Dunque, l’estensione del green pass decisa oggi in Consiglio dei ministri va considerata come il primo di questi passi. Si prevede l’obbligo del certificato verde per il personale esterno di scuole e università (come gli addetti alle mense e alle pulizie) e più in generale per chiunque acceda all’istituto, mentre per i lavoratori delle Rsa si va anche oltre, fissando l’obbligatorietà del vaccino e non soltanto del pass che – va ricordato – può essere ottenuto anche effettuando tamponi che risultino negativi.

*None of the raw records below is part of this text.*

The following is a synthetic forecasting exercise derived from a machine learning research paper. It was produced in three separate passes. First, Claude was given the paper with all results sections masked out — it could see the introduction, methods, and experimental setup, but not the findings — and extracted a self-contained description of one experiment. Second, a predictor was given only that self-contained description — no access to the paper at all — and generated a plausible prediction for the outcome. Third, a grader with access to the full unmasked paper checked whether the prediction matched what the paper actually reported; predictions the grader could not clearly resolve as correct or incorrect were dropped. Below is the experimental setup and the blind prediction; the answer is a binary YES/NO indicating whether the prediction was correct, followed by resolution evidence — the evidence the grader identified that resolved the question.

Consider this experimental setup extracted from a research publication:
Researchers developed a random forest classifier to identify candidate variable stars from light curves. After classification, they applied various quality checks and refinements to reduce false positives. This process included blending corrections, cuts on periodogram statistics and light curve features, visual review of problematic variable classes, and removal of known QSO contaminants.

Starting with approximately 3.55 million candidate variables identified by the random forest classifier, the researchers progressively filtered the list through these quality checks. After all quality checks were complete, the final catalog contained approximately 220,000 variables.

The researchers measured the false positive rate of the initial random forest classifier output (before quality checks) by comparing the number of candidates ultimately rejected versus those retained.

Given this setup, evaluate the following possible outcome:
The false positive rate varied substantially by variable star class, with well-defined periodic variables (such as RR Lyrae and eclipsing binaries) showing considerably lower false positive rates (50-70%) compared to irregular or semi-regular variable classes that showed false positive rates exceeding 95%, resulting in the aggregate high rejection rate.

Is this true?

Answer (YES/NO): NO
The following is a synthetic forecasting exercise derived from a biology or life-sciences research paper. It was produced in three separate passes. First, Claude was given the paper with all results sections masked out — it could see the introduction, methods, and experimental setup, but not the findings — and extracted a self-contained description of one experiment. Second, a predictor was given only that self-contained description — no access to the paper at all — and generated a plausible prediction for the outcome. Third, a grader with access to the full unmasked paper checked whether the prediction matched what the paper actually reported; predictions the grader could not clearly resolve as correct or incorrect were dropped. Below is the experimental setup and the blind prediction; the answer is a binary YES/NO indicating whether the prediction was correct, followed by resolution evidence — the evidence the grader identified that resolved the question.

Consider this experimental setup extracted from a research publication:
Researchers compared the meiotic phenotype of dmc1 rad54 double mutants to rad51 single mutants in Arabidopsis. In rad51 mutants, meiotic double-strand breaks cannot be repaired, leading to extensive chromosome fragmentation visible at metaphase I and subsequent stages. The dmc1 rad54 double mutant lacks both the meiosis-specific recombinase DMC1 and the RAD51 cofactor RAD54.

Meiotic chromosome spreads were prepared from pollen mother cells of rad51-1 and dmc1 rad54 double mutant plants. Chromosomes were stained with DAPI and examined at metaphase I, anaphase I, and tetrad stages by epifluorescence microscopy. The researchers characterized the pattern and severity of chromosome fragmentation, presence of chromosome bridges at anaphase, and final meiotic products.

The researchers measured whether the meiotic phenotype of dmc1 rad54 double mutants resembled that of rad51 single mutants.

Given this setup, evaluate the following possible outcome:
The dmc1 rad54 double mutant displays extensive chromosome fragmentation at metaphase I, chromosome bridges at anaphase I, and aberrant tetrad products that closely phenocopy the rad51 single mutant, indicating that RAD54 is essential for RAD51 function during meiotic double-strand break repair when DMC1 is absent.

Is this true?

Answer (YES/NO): YES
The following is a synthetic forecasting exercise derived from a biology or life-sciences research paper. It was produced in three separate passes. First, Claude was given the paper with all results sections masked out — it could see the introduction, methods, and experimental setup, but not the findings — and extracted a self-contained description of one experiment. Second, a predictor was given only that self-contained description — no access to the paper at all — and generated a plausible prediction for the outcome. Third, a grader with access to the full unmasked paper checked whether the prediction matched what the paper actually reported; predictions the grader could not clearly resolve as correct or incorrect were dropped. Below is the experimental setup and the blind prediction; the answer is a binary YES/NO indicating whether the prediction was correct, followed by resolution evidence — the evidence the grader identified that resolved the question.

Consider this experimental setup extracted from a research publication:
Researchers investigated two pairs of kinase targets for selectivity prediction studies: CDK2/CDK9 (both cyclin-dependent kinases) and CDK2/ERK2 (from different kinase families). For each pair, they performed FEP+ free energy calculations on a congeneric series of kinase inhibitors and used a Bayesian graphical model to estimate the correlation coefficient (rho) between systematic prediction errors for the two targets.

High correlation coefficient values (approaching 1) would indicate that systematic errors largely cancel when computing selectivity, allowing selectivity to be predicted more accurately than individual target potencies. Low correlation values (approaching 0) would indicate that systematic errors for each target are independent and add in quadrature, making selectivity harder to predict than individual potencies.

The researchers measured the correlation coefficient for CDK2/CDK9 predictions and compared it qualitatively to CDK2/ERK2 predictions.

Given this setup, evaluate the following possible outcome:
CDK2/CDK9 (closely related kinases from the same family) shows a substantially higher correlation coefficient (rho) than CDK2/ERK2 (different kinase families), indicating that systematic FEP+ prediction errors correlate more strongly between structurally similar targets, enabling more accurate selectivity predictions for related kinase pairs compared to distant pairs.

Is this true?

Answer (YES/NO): YES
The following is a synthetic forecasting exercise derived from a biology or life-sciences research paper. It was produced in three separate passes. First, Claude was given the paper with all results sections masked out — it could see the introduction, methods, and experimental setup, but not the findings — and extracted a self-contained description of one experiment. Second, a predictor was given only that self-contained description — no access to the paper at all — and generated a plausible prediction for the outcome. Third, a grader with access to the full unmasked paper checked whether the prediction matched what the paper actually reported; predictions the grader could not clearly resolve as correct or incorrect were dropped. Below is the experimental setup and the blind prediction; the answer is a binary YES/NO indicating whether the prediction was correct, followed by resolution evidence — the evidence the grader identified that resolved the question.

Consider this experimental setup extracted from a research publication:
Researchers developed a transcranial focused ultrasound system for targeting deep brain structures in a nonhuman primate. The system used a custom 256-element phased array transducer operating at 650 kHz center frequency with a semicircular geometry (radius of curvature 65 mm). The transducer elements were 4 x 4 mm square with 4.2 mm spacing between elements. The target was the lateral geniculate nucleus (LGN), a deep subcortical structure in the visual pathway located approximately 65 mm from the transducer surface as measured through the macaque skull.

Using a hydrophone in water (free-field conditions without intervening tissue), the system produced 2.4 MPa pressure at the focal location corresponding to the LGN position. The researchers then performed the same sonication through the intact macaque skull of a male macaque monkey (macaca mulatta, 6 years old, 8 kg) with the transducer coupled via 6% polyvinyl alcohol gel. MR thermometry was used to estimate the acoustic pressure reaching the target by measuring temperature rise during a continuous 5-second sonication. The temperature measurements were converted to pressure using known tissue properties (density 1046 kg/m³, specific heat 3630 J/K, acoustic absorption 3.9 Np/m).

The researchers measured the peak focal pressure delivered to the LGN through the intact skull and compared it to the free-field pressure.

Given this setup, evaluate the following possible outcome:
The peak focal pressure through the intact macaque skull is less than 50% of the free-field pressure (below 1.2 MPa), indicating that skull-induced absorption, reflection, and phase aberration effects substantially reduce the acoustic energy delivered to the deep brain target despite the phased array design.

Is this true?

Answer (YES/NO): YES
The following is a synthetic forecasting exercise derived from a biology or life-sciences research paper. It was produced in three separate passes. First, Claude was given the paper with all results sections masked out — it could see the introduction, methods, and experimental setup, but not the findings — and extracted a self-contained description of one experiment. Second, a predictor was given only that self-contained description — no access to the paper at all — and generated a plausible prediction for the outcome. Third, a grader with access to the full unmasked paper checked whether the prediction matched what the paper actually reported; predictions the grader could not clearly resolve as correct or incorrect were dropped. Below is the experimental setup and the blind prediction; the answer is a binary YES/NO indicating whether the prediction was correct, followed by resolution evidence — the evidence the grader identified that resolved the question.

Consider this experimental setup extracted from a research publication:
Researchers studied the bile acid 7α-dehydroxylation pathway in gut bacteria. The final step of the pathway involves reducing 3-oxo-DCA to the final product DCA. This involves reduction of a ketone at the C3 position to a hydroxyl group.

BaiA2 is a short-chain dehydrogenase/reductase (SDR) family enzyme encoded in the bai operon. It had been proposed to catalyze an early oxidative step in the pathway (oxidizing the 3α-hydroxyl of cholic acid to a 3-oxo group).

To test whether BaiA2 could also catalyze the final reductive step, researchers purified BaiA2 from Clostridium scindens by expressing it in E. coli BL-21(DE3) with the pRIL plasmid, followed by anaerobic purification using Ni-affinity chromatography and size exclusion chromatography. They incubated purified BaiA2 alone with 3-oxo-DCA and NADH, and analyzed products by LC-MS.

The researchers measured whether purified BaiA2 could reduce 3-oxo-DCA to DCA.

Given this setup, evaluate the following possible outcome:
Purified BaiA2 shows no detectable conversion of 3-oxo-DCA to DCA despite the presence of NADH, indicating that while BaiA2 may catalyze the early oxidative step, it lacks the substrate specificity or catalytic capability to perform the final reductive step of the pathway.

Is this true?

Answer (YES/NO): NO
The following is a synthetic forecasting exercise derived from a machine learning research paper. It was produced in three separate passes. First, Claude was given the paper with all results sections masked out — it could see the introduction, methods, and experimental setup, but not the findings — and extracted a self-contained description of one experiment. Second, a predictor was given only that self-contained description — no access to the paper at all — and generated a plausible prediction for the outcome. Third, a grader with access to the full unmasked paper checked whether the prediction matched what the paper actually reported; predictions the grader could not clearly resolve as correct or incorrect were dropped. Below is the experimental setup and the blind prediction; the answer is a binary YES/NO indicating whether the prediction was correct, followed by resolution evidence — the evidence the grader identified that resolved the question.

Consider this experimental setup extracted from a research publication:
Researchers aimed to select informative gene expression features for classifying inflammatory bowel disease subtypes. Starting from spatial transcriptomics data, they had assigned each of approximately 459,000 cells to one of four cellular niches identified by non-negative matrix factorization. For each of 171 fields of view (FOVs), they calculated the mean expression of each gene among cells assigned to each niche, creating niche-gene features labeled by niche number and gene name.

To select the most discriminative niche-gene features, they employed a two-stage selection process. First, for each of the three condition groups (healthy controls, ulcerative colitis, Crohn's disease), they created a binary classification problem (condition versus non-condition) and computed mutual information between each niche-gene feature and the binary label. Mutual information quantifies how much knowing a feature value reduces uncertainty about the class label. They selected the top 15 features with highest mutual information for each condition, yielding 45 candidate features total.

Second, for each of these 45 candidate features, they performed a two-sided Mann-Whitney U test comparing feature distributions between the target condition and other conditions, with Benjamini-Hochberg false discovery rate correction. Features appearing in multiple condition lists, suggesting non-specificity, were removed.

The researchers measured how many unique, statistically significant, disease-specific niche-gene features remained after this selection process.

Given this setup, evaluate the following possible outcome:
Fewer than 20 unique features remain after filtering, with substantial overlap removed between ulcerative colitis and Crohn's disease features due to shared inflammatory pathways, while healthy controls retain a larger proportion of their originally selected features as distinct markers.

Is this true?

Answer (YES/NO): NO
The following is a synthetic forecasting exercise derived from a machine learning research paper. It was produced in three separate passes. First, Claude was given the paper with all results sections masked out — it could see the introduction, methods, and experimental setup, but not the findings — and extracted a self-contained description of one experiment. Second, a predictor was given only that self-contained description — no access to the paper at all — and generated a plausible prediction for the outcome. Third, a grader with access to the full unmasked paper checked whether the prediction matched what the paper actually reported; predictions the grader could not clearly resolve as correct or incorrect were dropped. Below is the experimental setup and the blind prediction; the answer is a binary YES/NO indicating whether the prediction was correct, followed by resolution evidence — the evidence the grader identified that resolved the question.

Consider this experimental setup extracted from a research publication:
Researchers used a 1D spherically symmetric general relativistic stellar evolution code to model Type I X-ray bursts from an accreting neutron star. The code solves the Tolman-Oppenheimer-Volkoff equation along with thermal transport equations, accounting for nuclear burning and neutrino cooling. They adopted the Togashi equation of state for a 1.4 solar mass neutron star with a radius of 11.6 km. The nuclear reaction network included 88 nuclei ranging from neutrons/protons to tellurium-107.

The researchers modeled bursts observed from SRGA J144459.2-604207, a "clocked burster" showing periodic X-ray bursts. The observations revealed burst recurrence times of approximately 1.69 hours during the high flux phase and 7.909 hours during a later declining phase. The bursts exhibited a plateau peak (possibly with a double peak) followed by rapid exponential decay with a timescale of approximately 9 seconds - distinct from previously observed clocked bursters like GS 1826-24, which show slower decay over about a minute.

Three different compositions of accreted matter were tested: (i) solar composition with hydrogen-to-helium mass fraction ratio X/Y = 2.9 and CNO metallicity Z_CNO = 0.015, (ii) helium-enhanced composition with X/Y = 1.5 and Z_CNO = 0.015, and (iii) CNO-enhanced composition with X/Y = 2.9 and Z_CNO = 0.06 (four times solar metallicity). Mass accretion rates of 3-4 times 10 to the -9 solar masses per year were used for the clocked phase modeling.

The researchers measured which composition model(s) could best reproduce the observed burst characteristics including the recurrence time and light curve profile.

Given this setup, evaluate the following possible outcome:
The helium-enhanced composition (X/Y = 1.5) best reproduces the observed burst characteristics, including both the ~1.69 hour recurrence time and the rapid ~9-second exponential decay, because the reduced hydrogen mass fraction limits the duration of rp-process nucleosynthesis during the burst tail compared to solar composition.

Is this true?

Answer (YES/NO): YES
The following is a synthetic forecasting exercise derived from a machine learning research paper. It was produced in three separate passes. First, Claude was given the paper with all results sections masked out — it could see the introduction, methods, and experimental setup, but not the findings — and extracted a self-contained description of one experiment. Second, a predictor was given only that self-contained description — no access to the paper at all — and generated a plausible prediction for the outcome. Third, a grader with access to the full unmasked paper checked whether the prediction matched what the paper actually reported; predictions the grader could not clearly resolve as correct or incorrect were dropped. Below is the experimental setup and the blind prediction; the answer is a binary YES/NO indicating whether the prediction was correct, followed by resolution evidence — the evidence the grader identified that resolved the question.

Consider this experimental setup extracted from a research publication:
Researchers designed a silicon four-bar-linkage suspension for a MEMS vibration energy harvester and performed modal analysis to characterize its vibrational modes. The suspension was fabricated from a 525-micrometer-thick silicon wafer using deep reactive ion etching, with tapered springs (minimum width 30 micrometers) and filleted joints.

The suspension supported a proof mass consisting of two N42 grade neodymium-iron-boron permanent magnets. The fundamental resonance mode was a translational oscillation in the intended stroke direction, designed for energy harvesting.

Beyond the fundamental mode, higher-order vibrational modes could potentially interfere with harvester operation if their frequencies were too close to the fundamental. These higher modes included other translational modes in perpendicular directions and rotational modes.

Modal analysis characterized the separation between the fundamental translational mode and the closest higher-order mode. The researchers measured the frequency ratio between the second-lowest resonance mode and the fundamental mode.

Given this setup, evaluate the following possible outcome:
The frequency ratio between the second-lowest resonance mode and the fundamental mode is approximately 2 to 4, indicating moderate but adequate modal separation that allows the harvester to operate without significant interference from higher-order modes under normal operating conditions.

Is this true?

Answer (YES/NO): YES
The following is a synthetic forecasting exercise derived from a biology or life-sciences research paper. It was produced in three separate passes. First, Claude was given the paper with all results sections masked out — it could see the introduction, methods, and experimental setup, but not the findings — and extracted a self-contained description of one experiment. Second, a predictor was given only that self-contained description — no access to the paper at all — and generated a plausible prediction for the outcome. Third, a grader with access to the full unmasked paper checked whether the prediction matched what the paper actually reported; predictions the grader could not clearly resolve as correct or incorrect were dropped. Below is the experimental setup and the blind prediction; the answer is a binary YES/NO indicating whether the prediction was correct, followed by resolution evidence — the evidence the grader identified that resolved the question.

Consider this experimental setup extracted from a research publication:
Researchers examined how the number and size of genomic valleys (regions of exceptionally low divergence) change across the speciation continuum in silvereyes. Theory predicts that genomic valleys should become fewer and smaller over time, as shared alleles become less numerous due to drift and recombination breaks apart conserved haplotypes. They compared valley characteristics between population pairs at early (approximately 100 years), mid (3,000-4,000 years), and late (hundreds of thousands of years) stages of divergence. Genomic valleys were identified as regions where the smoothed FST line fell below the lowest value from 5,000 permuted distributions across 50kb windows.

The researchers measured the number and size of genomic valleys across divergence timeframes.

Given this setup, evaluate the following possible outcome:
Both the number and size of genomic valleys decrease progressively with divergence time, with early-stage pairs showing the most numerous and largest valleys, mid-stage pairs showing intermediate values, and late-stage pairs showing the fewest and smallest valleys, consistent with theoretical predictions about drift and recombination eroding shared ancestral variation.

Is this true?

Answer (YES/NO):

Draghi aveva in mente un processo più veloce, con una estensione della misura che avrebbe dovuto coinvolgere sin da subito non soltanto i lavoratori statali ma anche quelli privati, in particolare quelli a contatto con il pubblico come dipendenti di ristoranti, mense o palestre.

Alla fine la line dura della Lega, che in Parlamento si è spinta fino a votare gli emendamenti dell’opposizione proprio sul dl green pass, è riuscita a rallentare il presidente del Consiglio. Anche perché Matteo Salvini, in un colloquio, gli aveva fatto capire chiaramente che non avrebbe potuto permettersi una resa incondizionata, almeno non ora e subito. Così il Carroccio ha potuto garantire il voto favorevole al provvedimento all’esame della Camera (sebbene con molte assenze), ma ha ottenenuto l’accoglimento di alcuni ordini del giorno cari a quella sponda del partito, spesso in antitesi con l’ala governista, che chiedono – tra l’altro – l’estensione a 72 ore di validità del tampone molecolare, indennizzi per danni da vaccino ed estensione delle cure con monoclonali.

Draghi, tuttavia, nel corso della riunione di governo di oggi ha messo in chiaro che l’obiettivo finale non resta in discussione. “A breve ci sarà un intervento più ampio di estensione dell’obbligo”, avrebbe detto assicurato. Lo conferma il ministro delle Pari opportunità, Elena Bonetti, lasciando il Cdm.”Il Governo riconosce nel green pass uno strumento di libertà e di programmazione” della ripresa e “il presidente Dragh ha confermato quanto già detto in conferenza stampa ovvero la gradualità nell’estensione del certificato verde. La linea è chiara”.